I mean the locks in the if statement.  How am I supposed to tell
whether this fault is a special bpf fault or a normal page fault
without taking a lock to look up the VMA or to do some other hack?
Also, why should BPF get special dispensation to generate a special
kind of nonsensical page fault that no other kernel code is allowed to
do?

>
> > which we really ought not
> > to be doing from inside arbitrary bpf programs.
>
> Not in arbitrary progs. It's only available to progs loaded by root.
>
> > Keep in mind that, if
> > SMAP is unavailable, the fault code literally does not know whether
> > the page fault originated form a valid uaccess region.
> >
> > There's also always the possibility that you simultaneously run bpf
> > and something like Wine or DOSEMU2 that actually maps the zero page,
> > in which case the effect of the bpf code is going to be quite erratic
> > and will depend on which mm is loaded.
>
> It's tracing. Folks who write those progs accepted the fact that
> the data returned by probe_read is not going to be 100% accurate.
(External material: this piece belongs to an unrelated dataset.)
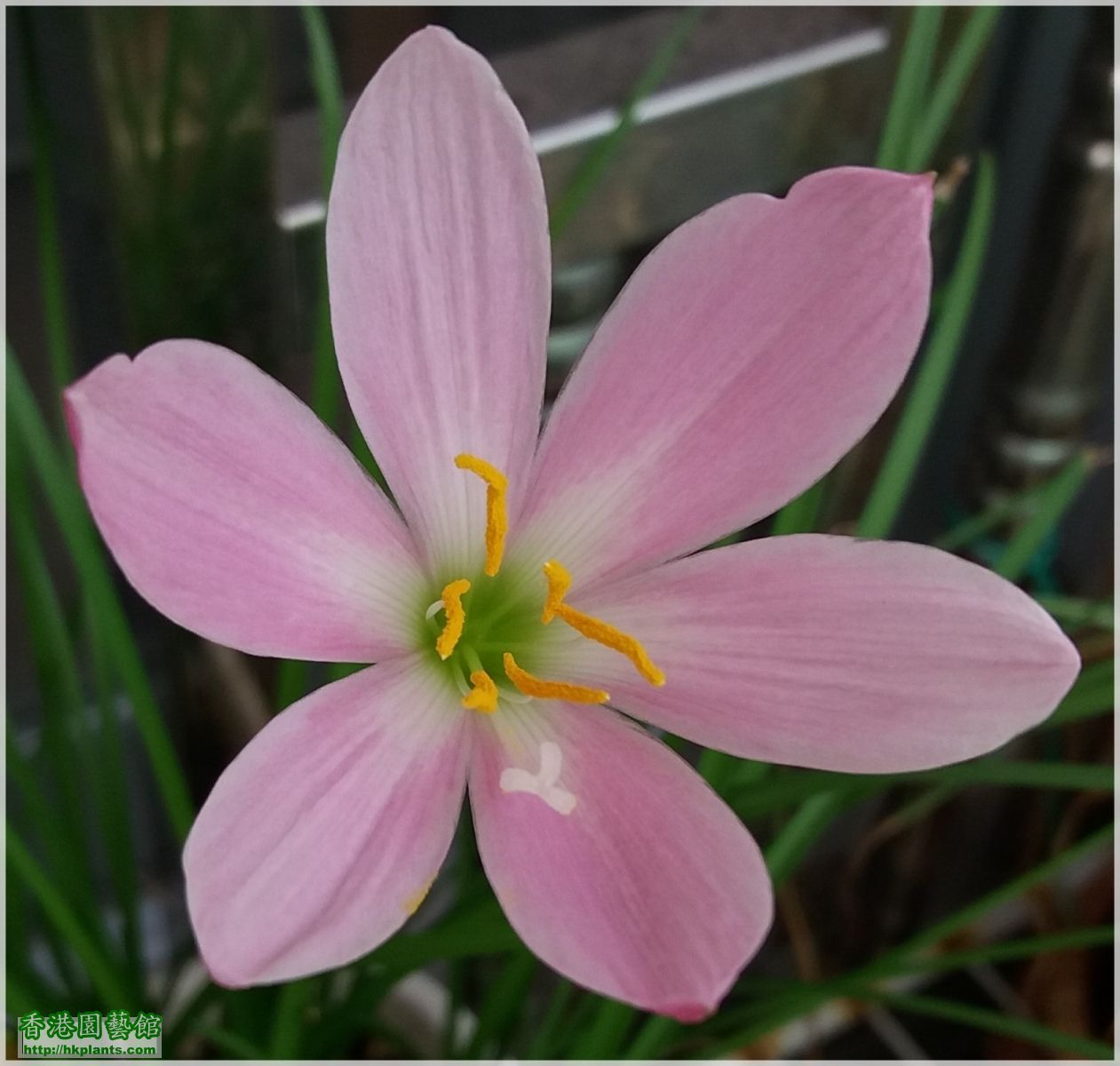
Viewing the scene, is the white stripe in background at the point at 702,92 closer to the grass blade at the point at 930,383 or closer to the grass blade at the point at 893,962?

Is this really all tracing or is some of it actual live network code?

>
> bpf jit can insert !null check before every such special load
> (since it knows all of them), but it's an obvious performance loss
> that would be good to avoid. If fault handler can do this
> if (addr == 0 && ...) search_bpf_extables()
> at least in some conditions and cpu flags it's already a win.
> In all other cases bpf jit will insert !null checks.

Again, there is no guarantee that a page fault is even generated for
this.  And it doesn't seem very reasonable for the fault code to have
to decide whether a NULL pointer dereference is a special BPF fault or
a real user access fault against a VMA at address 9.

--Andy